Care Management Holds the Key
Aug 04, 2020
3 min read
Growing numbers of employers are opting for self-insured health plans. The number of private-sector organizations offering at least one self-insured health plan increased 36.8% from 1996 to 2015, according to the Employee Benefit Research Institute. By 2018, 61% of workers with employer-provided health insurance were enrolled in self-insured plans, according to research from the Kaiser Family Foundation.
Employers that opt for self-insured plans are typically seeking to provide better, more focused healthcare for their employees, as well as opportunities to better control costs. But not every self-insured plan is created equal. In many cases, the self-insured plan is only as effective as the third-party administrator (TPA) that is managing it.
The most effective self-insured health plans rely on TPAs that focus on patient care first. That focus is based on an understanding that with superior care management, integrated into cutting-edge health benefit plan design, cost savings will follow.

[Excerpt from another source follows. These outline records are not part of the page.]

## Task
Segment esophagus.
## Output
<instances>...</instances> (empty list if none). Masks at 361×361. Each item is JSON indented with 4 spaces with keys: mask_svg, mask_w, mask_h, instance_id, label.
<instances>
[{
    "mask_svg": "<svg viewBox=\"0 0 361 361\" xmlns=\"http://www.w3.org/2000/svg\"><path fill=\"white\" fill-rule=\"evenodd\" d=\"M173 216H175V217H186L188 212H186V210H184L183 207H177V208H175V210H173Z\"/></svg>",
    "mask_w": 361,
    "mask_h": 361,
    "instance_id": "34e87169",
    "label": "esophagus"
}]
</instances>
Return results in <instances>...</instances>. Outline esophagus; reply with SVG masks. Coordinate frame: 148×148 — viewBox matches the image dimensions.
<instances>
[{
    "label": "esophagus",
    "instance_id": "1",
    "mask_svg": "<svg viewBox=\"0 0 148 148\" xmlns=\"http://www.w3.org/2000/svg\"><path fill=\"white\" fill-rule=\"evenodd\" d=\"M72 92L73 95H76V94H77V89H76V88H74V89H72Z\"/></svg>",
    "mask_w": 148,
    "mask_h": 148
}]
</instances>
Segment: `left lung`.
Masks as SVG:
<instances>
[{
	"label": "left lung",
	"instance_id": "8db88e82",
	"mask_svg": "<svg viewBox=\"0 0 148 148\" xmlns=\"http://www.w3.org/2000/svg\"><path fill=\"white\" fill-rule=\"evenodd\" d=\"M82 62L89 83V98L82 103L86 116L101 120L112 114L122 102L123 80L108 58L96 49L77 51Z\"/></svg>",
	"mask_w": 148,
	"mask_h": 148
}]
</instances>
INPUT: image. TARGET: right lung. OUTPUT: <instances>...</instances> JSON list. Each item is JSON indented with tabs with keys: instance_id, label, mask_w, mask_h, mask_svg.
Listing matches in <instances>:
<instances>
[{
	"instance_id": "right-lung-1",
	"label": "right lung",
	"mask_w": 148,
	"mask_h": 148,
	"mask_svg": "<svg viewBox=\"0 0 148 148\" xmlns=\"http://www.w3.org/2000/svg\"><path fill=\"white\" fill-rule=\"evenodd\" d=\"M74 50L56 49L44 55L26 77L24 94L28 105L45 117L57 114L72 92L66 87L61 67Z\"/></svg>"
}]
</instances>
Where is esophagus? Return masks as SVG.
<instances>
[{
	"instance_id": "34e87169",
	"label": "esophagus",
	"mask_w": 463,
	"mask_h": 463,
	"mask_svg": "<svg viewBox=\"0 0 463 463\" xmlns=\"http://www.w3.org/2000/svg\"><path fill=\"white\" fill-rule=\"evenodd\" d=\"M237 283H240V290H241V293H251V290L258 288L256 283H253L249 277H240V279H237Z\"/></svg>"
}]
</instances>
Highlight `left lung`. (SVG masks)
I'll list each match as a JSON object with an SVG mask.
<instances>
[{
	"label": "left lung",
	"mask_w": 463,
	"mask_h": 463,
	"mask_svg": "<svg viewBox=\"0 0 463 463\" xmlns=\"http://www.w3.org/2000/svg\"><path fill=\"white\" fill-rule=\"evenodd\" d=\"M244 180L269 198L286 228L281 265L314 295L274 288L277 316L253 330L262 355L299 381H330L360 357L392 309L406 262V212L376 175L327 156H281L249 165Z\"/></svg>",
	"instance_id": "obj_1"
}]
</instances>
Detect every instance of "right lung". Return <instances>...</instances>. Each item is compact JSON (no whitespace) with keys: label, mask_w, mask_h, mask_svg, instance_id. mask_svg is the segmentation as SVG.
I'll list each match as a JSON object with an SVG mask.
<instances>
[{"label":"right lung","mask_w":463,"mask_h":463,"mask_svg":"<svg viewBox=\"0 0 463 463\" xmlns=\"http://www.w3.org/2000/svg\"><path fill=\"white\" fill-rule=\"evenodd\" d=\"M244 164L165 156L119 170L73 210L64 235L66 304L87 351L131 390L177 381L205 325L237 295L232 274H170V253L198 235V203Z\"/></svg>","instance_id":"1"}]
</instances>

How Care Management Drives Savings
Without an active care management team, plan participants are essentially on their own, making their own healthcare decisions in a vacuum or even on a whim. A plan participant with no access to a care management team may be more likely to simply stop taking his medication when he experiences an unwanted side effect. A care manager could inform him about alternative medications and recommend discussing the issue with his provider.
When no care management team is easily accessible, a plan participant who needs an MRI may simply schedule the procedure at the hospital her doctor recommends. But an in-touch care manager could explain that an MRI center much closer to the patient’s home can provide the same service with no need to drive downtown or use public transit, and at a much lower cost.
A superior care management team is always available to answer questions for plan participants. Also, by keeping up with real-time health data for participants, the care management team can reach out to a participant anytime they see a red flag, such as a missed behavioral health appointment, a new diagnosis or an unfilled prescription refill.
Superior care management can keep plan participants on track with medication compliance and other goals, as well as provide decision support and guidance for those who need to take the next steps in their healthcare journey. Having those care managers can help plan participants achieve better health outcomes, which results in lower costs overall.
Levels of Care Management
Such intensive, cost-saving care management may sound expensive, but it doesn’t have to be. The right TPA will offer various levels of service depending on the needs of employees and family members.
For instance, employees who are relatively healthy and mostly use preventive care services need only the most basic level of service, or concierge care. This level usually involves getting questions answered about benefits or accessing human resources-related information.
However, employees who have conditions such as pregnancy, diabetes or cancer, or who require chronic behavioral health management, need the most advanced level of service, or complex care management. These plan participants have conditions that are costlier than those of others in the group, and they need more attention.
As plan participants’ healthcare needs change, they may seamlessly move between the different levels of care, with dedicated care managers meeting their needs throughout their healthcare journeys. By integrating various levels of care and pulling continuous, real-time health data on plan participants, the right TPA can always be prepared to provide the care management that employees need, when they need it. And self-insured employers can rest assured knowing their plan is taking good care of their employees, with the happy result of controlling costs.